(Check your understanding):
[1] Quote the excerpt on endometriosis word for word, from "There are others" to "that legal battle.".
[2] According to the excerpt on endometriosis, what share of employers in the UK have a menstrual health policy?
[3] Condense the paragraph of the excerpt on endometriosis that begins "I have not touched on the fact" into a shorter version that keeps its main facts.

[Excerpt provided — start]

Does the Minister have plans to improve the data collection of women with endometriosis, and, if she does, how does she intend to utilise the data that comes forward? There is a lot more that I could say about the training in the Department for Work and Pensions on assessing disability benefits for women with endometriosis. There should also be a mandate that employers have a gynaecological health policy and human resources training.

There are others who want to speak, so I will round up by saying that the fact that only 11% of employers in the UK have a menstrual health policy is a shocking statistic. For me, it highlights that there is widespread discrimination against women with these health conditions. For as long as our employment rights ignore the gynaecological conditions of millions of British women, the injustice will continue. I applaud Sanju for her legal battle, but I do see it not as just a victory for her. It is a victory for countless women who are suffering and have not had the ability to go through that legal battle.

I have not touched on the fact—although it will be obvious to many people—that I am from an ethnic minority background. Growing up in the household that I did, I never heard the words “menopause” or “endometriosis”. It is not that women around me did not suffer from those conditions; there was a stigma attached to them and it was taboo to talk about women’s health problems. In 2026 we have got to tackle that, and ensure that women from south Asian backgrounds talk to their daughters about it. They must tell them, “If you are suffering, please don’t suffer in silence, because this isn’t something to be ashamed of.”

[Excerpt provided — finish]
[Data to examine — start]

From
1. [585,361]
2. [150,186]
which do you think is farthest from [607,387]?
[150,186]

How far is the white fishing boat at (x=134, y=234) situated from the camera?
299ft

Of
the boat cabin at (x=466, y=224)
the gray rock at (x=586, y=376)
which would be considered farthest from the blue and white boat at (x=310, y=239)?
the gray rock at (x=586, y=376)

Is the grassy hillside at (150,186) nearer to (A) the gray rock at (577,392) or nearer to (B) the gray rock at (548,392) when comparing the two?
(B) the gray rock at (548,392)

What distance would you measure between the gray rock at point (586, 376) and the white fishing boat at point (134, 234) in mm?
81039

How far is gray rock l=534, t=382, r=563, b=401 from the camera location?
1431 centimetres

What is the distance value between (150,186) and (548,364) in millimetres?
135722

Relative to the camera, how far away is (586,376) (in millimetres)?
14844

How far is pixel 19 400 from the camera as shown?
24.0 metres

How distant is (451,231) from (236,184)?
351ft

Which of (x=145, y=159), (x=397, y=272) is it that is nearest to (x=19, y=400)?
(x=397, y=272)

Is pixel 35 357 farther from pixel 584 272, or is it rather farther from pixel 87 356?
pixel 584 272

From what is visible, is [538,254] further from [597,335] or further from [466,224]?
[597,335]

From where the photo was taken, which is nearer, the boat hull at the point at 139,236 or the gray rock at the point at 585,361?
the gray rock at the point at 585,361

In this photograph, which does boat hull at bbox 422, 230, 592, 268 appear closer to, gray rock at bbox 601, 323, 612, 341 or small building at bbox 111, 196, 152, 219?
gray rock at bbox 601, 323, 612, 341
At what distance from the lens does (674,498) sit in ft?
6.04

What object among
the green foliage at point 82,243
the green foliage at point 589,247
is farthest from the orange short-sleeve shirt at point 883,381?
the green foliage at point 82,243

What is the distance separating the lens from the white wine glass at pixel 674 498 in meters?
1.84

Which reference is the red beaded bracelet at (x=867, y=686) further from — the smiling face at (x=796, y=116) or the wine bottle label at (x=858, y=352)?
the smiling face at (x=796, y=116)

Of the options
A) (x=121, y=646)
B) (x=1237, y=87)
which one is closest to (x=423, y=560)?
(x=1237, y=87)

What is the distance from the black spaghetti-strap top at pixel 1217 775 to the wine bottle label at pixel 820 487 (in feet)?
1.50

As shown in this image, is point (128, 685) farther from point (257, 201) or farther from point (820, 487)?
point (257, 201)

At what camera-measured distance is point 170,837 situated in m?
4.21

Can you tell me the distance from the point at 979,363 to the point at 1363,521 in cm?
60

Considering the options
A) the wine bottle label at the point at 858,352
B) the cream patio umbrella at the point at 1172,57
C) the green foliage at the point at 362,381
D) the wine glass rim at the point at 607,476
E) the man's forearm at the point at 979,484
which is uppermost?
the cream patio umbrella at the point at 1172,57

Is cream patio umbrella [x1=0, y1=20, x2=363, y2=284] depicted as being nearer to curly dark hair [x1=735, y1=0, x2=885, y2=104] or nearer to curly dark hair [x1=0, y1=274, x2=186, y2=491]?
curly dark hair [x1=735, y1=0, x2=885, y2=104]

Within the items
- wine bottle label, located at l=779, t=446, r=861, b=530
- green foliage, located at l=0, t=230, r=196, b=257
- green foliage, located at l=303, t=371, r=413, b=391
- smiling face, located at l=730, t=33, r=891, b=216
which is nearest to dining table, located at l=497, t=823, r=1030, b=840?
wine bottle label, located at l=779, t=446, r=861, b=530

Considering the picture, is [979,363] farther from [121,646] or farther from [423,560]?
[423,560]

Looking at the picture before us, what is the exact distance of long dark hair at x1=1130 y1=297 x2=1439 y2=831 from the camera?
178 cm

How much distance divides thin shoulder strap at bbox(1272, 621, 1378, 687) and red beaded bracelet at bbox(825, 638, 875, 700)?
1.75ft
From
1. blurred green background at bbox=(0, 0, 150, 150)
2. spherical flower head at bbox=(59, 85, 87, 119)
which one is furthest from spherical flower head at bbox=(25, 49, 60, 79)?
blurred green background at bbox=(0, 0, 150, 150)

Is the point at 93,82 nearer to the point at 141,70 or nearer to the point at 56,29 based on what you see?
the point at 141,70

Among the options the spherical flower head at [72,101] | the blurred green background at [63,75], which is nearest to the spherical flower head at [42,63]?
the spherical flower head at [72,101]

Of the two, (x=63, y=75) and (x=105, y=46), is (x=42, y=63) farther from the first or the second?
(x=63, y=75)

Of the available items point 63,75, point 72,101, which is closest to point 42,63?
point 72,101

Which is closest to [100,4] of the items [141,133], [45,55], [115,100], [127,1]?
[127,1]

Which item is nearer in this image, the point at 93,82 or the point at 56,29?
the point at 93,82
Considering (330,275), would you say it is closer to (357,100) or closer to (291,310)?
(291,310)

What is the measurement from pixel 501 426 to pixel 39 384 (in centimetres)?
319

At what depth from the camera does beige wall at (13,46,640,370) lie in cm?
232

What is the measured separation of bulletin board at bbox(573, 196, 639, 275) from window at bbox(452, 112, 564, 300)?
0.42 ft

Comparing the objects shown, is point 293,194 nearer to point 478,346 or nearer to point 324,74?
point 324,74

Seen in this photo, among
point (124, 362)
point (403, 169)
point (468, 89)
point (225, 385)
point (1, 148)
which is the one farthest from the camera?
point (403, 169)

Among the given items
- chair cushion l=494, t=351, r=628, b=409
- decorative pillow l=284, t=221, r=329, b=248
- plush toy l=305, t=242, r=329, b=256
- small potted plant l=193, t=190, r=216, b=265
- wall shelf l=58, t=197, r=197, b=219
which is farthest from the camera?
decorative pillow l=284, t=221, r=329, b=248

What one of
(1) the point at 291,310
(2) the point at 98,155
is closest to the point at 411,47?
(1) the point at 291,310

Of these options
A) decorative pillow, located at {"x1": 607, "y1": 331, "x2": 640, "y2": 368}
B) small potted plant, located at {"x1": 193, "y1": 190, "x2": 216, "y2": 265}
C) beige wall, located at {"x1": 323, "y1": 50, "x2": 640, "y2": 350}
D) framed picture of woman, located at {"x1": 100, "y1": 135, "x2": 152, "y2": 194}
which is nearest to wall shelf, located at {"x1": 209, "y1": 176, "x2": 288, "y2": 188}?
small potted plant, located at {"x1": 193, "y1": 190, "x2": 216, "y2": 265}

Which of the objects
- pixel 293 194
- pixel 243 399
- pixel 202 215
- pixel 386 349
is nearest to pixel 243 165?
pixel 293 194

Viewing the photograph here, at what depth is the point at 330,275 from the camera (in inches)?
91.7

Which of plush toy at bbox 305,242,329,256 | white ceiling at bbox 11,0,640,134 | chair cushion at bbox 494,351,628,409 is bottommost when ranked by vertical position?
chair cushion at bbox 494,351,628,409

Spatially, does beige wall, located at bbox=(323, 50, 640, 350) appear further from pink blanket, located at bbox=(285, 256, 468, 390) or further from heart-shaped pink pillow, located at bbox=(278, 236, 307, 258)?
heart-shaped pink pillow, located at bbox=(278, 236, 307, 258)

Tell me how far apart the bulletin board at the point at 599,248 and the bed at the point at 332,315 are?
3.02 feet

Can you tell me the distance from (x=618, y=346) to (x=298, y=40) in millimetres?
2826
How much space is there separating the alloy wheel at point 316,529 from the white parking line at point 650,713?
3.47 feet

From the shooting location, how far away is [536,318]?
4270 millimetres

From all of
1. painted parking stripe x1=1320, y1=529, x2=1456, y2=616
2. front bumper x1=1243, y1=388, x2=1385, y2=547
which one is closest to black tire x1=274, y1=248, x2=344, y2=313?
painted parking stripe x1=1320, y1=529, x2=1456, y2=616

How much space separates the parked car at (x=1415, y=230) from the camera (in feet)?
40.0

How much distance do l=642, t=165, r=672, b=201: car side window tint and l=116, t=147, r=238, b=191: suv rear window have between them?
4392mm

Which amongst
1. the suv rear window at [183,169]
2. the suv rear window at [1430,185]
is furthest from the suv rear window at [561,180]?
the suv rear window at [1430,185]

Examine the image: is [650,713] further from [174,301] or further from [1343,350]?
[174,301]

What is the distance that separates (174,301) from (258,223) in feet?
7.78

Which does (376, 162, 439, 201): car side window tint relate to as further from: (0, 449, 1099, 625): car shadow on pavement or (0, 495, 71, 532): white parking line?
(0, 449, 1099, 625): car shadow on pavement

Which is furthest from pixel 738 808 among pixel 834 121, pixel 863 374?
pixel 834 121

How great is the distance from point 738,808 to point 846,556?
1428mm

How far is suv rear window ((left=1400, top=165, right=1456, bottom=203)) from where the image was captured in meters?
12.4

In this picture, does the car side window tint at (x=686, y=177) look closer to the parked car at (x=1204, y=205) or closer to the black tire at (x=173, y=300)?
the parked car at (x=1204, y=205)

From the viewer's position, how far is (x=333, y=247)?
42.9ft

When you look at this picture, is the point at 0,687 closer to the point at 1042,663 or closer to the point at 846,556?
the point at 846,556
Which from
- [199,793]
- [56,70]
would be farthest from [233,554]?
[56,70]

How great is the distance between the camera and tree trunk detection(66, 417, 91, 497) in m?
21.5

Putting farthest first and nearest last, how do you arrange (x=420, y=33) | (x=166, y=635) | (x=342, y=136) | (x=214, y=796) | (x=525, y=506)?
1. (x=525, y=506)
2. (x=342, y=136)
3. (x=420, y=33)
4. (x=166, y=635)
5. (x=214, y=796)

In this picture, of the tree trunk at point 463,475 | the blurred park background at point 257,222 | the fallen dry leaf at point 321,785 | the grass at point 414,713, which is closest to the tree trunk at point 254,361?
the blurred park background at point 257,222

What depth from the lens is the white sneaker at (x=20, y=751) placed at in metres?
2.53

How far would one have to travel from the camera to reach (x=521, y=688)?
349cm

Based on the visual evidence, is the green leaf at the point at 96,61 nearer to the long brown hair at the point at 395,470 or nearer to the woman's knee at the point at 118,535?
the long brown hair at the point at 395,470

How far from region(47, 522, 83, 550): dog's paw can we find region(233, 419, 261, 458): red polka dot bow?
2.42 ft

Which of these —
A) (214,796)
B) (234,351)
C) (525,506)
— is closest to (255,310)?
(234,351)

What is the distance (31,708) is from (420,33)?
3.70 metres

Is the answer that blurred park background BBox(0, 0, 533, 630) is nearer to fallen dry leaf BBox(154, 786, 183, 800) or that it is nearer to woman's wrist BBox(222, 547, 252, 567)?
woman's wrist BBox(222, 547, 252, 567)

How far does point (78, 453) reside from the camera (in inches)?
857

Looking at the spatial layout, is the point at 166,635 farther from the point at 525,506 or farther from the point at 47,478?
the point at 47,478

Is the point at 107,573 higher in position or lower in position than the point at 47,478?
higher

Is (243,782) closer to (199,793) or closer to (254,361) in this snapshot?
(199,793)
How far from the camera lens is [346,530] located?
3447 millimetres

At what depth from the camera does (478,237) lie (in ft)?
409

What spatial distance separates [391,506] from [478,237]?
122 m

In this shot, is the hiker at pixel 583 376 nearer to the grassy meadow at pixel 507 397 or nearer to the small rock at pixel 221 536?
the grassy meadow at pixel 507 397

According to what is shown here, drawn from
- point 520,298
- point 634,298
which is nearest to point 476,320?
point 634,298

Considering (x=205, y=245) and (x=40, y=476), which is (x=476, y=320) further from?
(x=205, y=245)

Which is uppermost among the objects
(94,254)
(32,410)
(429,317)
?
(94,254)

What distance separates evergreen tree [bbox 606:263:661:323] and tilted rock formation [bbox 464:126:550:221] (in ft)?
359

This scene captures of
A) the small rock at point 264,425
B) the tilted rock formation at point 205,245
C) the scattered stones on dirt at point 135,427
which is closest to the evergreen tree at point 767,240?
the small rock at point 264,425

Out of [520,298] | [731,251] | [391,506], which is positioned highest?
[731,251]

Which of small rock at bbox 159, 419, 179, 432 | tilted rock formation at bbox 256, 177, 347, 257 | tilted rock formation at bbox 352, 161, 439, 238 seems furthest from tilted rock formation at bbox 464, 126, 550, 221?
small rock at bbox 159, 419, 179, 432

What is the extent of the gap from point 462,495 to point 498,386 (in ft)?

[Data to examine — finish]

(Answers provided):
[1]
There are others who want to speak, so I will round up by saying that the fact that only 11% of employers in the UK have a menstrual health policy is a shocking statistic. For me, it highlights that there is widespread discrimination against women with these health conditions. For as long as our employment rights ignore the gynaecological conditions of millions of British women, the injustice will continue. I applaud Sanju for her legal battle, but I do see it not as just a victory for her. It is a victory for countless women who are suffering and have not had the ability to go through that legal battle.

[2] Only 11% of employers in the UK have a menstrual health policy.

[3] The speaker, who is from an ethnic minority background, never heard the words "menopause" or "endometriosis" at home while growing up. This was not because women nearby were unaffected, but because stigma made women's health problems taboo. The speaker says this must be tackled in 2026 and that women from south Asian backgrounds should tell their daughters not to suffer in silence, as these conditions are nothing to be ashamed of.